YOUR TASK:
Reproduce the rows below, substituting "pitched roof" for each occurrence of "gable roof" and leaving everything else unchanged. Omit the pictures from your answer.

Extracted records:
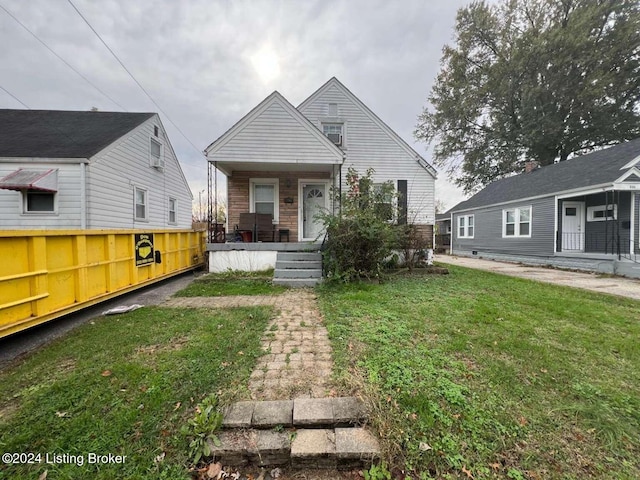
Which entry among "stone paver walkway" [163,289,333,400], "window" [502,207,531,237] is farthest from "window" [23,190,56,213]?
"window" [502,207,531,237]

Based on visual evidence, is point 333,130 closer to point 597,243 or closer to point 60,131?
point 60,131

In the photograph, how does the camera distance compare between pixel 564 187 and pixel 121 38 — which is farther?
pixel 564 187

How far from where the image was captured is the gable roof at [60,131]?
8695mm

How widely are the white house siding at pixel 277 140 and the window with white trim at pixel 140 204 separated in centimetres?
613

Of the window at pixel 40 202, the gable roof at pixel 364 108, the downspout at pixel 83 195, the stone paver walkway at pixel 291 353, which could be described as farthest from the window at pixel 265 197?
the window at pixel 40 202

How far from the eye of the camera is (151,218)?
11.8 m

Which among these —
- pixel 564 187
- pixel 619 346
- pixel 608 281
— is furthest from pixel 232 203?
pixel 564 187

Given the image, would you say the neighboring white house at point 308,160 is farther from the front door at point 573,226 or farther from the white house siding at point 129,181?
the front door at point 573,226

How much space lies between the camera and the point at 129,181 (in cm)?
1030

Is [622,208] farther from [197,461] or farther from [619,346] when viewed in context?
[197,461]

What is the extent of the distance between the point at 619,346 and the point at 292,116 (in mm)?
8213

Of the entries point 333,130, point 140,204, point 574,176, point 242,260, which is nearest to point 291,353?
point 242,260

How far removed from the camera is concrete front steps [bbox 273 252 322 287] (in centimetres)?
627

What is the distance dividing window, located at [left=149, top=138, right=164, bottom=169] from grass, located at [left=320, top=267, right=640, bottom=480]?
469 inches
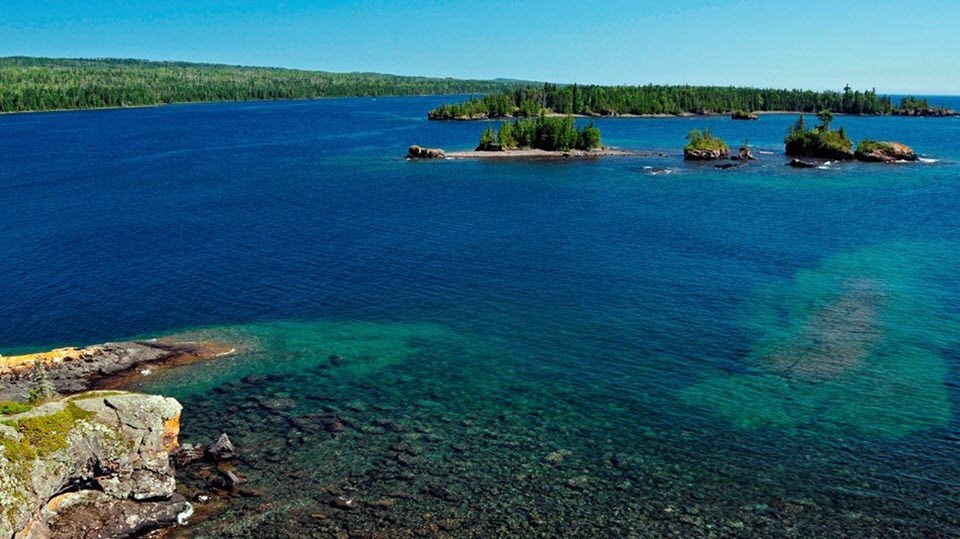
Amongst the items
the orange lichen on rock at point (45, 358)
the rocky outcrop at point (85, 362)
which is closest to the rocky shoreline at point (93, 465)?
the rocky outcrop at point (85, 362)

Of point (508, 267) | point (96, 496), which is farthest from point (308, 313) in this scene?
point (96, 496)

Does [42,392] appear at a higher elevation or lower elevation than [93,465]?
higher

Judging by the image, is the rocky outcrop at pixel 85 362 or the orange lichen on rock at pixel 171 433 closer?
the orange lichen on rock at pixel 171 433

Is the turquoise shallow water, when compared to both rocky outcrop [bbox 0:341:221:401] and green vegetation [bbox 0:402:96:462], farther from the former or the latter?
green vegetation [bbox 0:402:96:462]

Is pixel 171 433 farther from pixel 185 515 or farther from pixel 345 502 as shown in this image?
pixel 345 502

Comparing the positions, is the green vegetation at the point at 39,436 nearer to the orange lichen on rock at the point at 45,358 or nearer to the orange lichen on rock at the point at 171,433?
the orange lichen on rock at the point at 171,433

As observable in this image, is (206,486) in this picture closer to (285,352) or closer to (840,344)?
(285,352)

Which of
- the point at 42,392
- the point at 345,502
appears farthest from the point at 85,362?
the point at 345,502
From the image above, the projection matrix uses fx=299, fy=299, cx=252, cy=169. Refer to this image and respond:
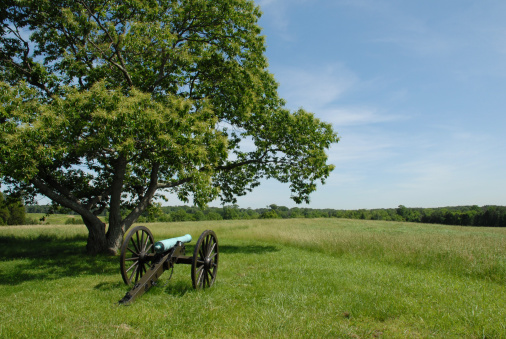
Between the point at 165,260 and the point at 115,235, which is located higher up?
the point at 165,260

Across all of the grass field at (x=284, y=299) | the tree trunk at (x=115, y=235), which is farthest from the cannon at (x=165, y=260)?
the tree trunk at (x=115, y=235)

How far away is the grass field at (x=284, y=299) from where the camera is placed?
4.74 m

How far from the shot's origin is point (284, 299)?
6.23m

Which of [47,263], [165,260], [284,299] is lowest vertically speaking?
[47,263]

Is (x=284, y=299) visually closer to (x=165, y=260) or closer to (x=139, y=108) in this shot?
(x=165, y=260)

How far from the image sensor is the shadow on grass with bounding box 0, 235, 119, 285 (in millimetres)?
9367

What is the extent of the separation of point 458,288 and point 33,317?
8918 millimetres

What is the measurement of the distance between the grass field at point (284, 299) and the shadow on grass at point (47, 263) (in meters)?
0.07

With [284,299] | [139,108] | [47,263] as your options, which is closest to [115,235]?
[47,263]

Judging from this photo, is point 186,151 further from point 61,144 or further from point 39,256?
point 39,256

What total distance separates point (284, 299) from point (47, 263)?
33.2ft

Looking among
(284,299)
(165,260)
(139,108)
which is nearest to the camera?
(284,299)

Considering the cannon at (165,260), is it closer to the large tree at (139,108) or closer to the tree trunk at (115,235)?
the large tree at (139,108)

FULL SOLUTION:
Which entry among "stone paver walkway" [163,289,333,400], "window" [502,207,531,237] is farthest from "window" [23,190,56,213]?
"window" [502,207,531,237]

Based on visual evidence, is point 333,130 closer to point 597,243 or closer to point 60,131?
point 60,131

In the photograph, how does the camera distance compare between pixel 564 187 and pixel 121 38 — which is farther?
pixel 564 187

How far from where the image was captured is the pitched roof at [60,131]?
8695mm

How widely are the white house siding at pixel 277 140 and the window with white trim at pixel 140 204 separated in centimetres?
613

Of the window at pixel 40 202, the pitched roof at pixel 364 108, the downspout at pixel 83 195, the stone paver walkway at pixel 291 353, which could be described as farthest from the window at pixel 265 197?
the window at pixel 40 202

How far from the eye of the camera is (151,218)?
11.8 m

Which among these —
- pixel 564 187
- pixel 619 346
- pixel 608 281
— is furthest from pixel 232 203?
pixel 564 187

Given the image, would you say the neighboring white house at point 308,160 is farther from the front door at point 573,226 or farther from the white house siding at point 129,181?
the front door at point 573,226

How much space lies between the camera and the point at 129,181 (in cm)?
1030

Is [622,208] farther from [197,461] or farther from [619,346] when viewed in context?
[197,461]

What is the extent of the distance between the point at 619,346 and the point at 292,116 (in mm)?
8213

Of the entries point 333,130, point 140,204, point 574,176, point 242,260, which is nearest to point 291,353?
point 242,260

How far removed from the camera is concrete front steps [bbox 273 252 322 287] (in centimetres)?
627

What is the distance dividing window, located at [left=149, top=138, right=164, bottom=169] from grass, located at [left=320, top=267, right=640, bottom=480]?
469 inches
Amongst the items
the orange lichen on rock at point (45, 358)
the rocky outcrop at point (85, 362)
which is closest to the rocky shoreline at point (93, 465)?
the rocky outcrop at point (85, 362)

Of point (508, 267) | point (96, 496), which is farthest from point (308, 313) in this scene?
point (96, 496)

Does [42,392] appear at a higher elevation or lower elevation than [93,465]?
higher

Judging by the image, is the rocky outcrop at pixel 85 362 or the orange lichen on rock at pixel 171 433 closer?
the orange lichen on rock at pixel 171 433

Is the turquoise shallow water, when compared to both rocky outcrop [bbox 0:341:221:401] and green vegetation [bbox 0:402:96:462], farther from the former or the latter?
green vegetation [bbox 0:402:96:462]

Is pixel 171 433 farther from pixel 185 515 or farther from pixel 345 502 as shown in this image?
pixel 345 502

Comparing the positions, is the green vegetation at the point at 39,436 nearer to the orange lichen on rock at the point at 45,358 or nearer to the orange lichen on rock at the point at 171,433?
the orange lichen on rock at the point at 171,433

As observable in this image, is (206,486) in this picture closer to (285,352) or closer to (840,344)?
(285,352)

Which of
- the point at 42,392
- the point at 345,502
appears farthest from the point at 85,362?
the point at 345,502
From the image above, the projection matrix uses fx=299, fy=299, cx=252, cy=169. Refer to this image and respond:
Between the point at 165,260 and the point at 115,235, which is located higher up?
the point at 165,260

Across all of the grass field at (x=284, y=299) | the tree trunk at (x=115, y=235), which is farthest from the cannon at (x=165, y=260)?
the tree trunk at (x=115, y=235)

How far away is the grass field at (x=284, y=299) from where the camera is placed?
4.74 m

How far from the shot's origin is point (284, 299)?
6.23m

Which of [47,263], [165,260], [284,299] is lowest vertically speaking?
[47,263]

Is (x=284, y=299) visually closer to (x=165, y=260) or closer to (x=139, y=108) in this shot?
(x=165, y=260)

How far from the image sensor is the shadow on grass with bounding box 0, 235, 119, 285 (in millimetres)?
9367

What is the extent of the separation of point 458,288 and point 33,317?
8918 millimetres

What is the measurement of the distance between the grass field at point (284, 299) and the shadow on grass at point (47, 263) (in meters)?
0.07

With [284,299] | [139,108] | [47,263] as your options, which is closest to [115,235]?
[47,263]

Judging from this photo, is point 186,151 further from point 61,144 or further from point 39,256?
point 39,256

What total distance separates point (284, 299) from point (47, 263)?
33.2ft

Looking among
(284,299)
(165,260)
(139,108)
which is nearest to the camera?
(284,299)

Considering the cannon at (165,260), is it closer to the large tree at (139,108) or closer to the tree trunk at (115,235)?
the large tree at (139,108)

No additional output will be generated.